* **Try it**
Here are the records. Write out exactly the lines between the one holding "b. Leche definitiva" and the one holding "c. De color verdoso y algo líquidas", inclusive.

======== Exercise data

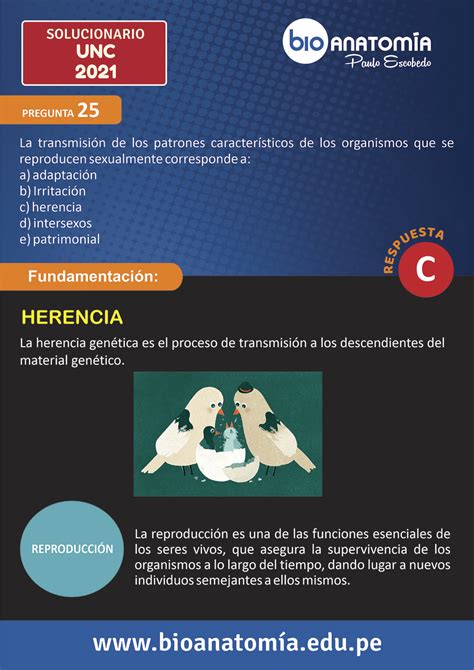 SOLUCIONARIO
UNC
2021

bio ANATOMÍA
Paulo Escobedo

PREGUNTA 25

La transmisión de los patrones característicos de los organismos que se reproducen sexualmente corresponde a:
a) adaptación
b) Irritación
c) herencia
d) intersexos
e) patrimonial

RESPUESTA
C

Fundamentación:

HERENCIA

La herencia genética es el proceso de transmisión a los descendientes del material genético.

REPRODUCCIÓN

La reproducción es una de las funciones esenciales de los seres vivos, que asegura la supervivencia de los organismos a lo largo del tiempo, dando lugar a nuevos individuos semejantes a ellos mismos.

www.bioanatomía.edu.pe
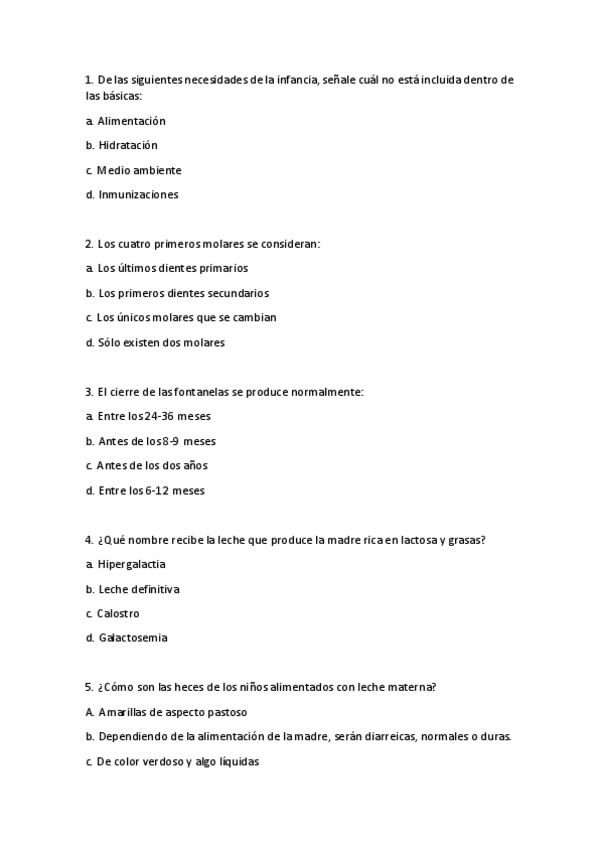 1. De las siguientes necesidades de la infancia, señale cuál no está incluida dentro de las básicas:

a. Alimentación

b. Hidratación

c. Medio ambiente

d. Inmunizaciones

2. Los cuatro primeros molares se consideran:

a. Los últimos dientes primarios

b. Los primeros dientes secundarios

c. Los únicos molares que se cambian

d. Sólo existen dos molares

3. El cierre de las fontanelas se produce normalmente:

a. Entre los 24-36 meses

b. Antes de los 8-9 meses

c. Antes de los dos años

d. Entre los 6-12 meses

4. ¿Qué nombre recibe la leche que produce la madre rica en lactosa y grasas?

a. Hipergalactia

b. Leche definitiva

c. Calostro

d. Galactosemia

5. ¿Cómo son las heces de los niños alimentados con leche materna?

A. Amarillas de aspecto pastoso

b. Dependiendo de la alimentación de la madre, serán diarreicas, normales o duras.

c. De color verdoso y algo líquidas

================
======== Exercise data

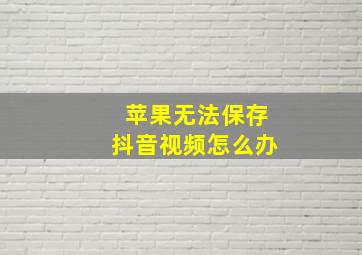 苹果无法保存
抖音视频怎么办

================

* **Task answer**
b. Leche definitiva

c. Calostro

d. Galactosemia

5. ¿Cómo son las heces de los niños alimentados con leche materna?

A. Amarillas de aspecto pastoso

b. Dependiendo de la alimentación de la madre, serán diarreicas, normales o duras.

c. De color verdoso y algo líquidas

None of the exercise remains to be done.